Aufgabe A: In welches Werk wollte Hospira laut dem Text über Pentothal die Produktion des Mittels verlagern?

Vorliegender Text:
──────────────────────────────
Der in Illinois ansässige Konzern Hospira war der einzige US-Hersteller des Narkosemittels "Pentothal" mit dem Wirkstoff Natrium-Thiopental. Nachdem das Mittel aus der Schmerzbehandlung und Narkose weitgehend durch andere Präparate verdrängt worden war, diente es hauptsächlich für Hinrichtungszwecke.

Schon im Jahr 2007 tauchten erste Nachschubprobleme auf. Damals wurde die Produktion in einem Werk in den USA wegen Qualitätsmängeln ausgesetzt. Hospira, dessen Name laut Selbstdarstellung des Konzerns aus dem Lateinischen abgeleitet ist und "Hoffnung und Optimismus" ausdrücken soll, versuchte daraufhin, die Produktion von Pentothal in sein Werk in Liscate bei Mailand in Norditalien zu verlagern.
──────────────────────────────
Aufgabe B: Stelle bitte die Datensätze ab der Zeile mit „Looking at the items“ bis hinunter zum Ende der Datensätze, beide Grenzen eingeschlossen, als CSV mit den zwei Spalten „frage“ und „antwort“ dar, eine Zeile je Datensatz. Setze jedes Feld in Anführungszeichen, ersetze Zeilenumbrüche durch Leerzeichen und lass die Bilder weg.
──────────────────────────────
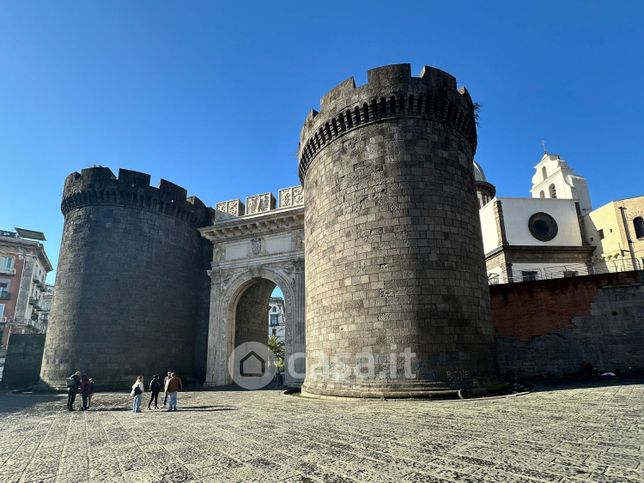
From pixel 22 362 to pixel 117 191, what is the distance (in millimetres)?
11876

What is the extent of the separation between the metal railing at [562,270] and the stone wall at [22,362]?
2875 cm

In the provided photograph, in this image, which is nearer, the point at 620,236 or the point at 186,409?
the point at 186,409

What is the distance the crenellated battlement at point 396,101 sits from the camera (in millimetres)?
12234

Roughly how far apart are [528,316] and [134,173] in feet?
70.1

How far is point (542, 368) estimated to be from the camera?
46.5 ft

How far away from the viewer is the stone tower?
19.5m

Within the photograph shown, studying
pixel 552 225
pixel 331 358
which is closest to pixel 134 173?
pixel 331 358

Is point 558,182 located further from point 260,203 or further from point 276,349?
point 276,349

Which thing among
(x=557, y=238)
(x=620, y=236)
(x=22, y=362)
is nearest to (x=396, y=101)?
(x=557, y=238)

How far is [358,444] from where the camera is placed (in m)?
5.40

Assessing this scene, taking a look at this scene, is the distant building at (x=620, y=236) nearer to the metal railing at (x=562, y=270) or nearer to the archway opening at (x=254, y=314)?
the metal railing at (x=562, y=270)

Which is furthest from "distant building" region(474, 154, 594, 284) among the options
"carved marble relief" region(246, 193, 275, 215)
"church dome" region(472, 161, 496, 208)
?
"carved marble relief" region(246, 193, 275, 215)

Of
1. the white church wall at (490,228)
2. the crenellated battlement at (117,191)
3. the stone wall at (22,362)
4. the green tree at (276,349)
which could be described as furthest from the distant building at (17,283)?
the white church wall at (490,228)

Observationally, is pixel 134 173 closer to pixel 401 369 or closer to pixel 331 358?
pixel 331 358
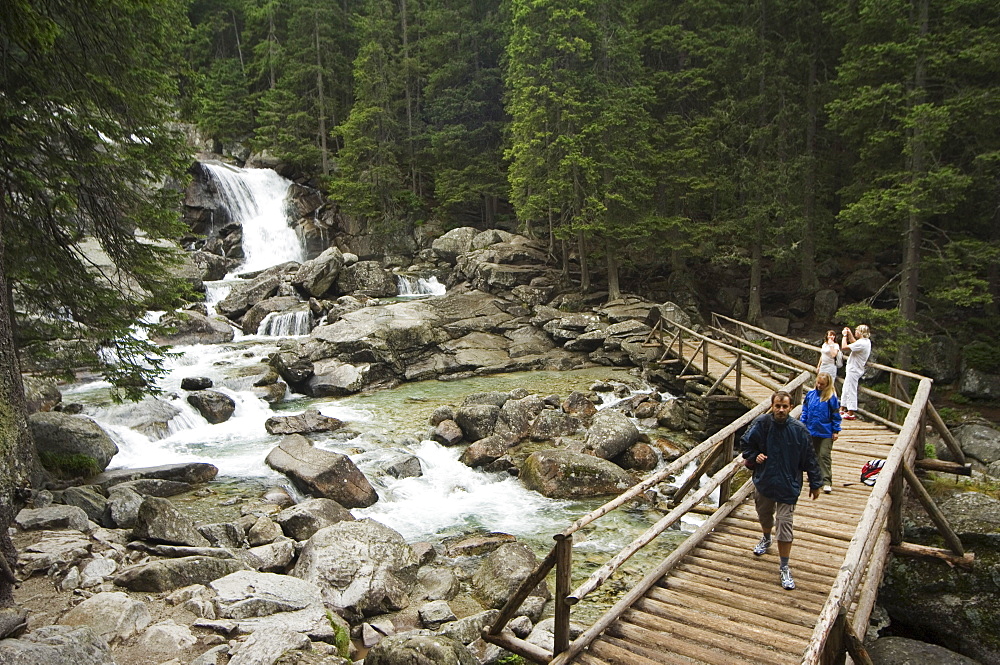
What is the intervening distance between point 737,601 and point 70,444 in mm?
12832

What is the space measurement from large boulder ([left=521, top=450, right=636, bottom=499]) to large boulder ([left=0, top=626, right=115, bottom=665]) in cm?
873

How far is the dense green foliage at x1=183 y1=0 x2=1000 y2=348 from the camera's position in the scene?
18531 mm

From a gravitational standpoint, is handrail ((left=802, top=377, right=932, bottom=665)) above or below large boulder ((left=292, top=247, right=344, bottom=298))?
below

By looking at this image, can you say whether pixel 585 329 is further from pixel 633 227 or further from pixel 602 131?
pixel 602 131

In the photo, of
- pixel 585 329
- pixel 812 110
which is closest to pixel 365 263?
pixel 585 329

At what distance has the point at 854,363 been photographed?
1072 cm

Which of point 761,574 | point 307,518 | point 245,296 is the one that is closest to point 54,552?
point 307,518

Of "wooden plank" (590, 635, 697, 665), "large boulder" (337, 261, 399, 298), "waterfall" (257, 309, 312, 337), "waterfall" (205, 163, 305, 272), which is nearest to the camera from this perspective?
"wooden plank" (590, 635, 697, 665)

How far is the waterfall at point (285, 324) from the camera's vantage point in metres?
26.5

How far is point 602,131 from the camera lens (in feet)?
89.3

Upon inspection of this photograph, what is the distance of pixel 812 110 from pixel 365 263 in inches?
951

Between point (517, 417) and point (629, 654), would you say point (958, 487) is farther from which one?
point (517, 417)

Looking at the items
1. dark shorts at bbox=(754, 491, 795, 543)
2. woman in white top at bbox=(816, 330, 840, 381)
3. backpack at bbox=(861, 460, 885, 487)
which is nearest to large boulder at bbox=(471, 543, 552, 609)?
dark shorts at bbox=(754, 491, 795, 543)

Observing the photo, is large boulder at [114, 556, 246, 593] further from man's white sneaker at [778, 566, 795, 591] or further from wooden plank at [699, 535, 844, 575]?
man's white sneaker at [778, 566, 795, 591]
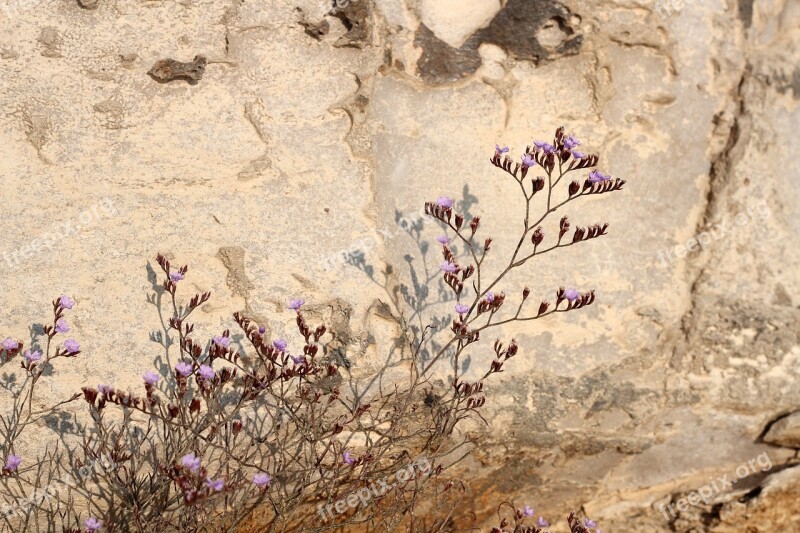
──────────────────────────────
Vollständige Antwort A: In sein Werk in Liscate bei Mailand in Norditalien.

Vollständige Antwort B:
frage,antwort
"Looking at the items 1. dark shorts at bbox=(754, 491, 795, 543) 2. woman in white top at bbox=(816, 330, 840, 381) 3. backpack at bbox=(861, 460, 885, 487) which is nearest to large boulder at bbox=(471, 543, 552, 609)?","dark shorts at bbox=(754, 491, 795, 543)"
"Observing the photo, is large boulder at [114, 556, 246, 593] further from man's white sneaker at [778, 566, 795, 591] or further from wooden plank at [699, 535, 844, 575]?","man's white sneaker at [778, 566, 795, 591]"